1. **Reduce investment in "paid advertising"**: Since it is the most expensive channel and has the lowest Return on Investment (ROI), it may be beneficial to reconsider the allocation of resources to this channel. By reducing investment in paid advertising, you can potentially allocate those resources to other channels with higher effectiveness and ROI.

2. **Increase investment in "social media"**: As mentioned, "social media" is identified as the most effective channel and has the highest Customer Lifetime Value (CLV). This suggests that allocating more resources and investment into social media marketing efforts could yield better results and contribute to the overall success of the business.

3. **Increase investment in "referral"**: The "referral" channel is highlighted as having the highest Customer Lifetime Value (CLV).

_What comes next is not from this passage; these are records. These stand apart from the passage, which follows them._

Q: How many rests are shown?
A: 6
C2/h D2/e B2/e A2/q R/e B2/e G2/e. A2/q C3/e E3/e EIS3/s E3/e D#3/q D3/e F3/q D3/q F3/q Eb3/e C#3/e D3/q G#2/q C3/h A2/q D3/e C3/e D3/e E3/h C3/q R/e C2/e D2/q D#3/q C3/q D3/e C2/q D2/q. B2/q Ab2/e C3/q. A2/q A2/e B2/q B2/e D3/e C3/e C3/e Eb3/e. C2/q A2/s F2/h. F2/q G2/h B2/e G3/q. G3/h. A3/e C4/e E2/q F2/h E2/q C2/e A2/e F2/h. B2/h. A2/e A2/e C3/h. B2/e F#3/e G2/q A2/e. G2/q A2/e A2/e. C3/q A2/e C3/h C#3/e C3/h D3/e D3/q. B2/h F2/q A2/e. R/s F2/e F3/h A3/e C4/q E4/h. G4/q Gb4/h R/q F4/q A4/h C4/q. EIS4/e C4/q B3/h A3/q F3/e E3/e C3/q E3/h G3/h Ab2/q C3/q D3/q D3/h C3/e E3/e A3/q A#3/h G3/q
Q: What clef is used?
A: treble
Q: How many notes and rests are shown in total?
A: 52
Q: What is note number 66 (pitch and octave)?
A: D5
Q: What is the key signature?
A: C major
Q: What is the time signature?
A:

This indicates that customer referrals can be a valuable source of new customers and revenue. Increasing investment in referral programs or strategies to encourage and incentivize customer referrals can be beneficial for long-term customer acquisition and retention.

4. By focusing on channels with **higher effectiveness**, **lower costs**, and **higher CLV**, you can optimize your marketing strategies and maximize the return on your marketing investments.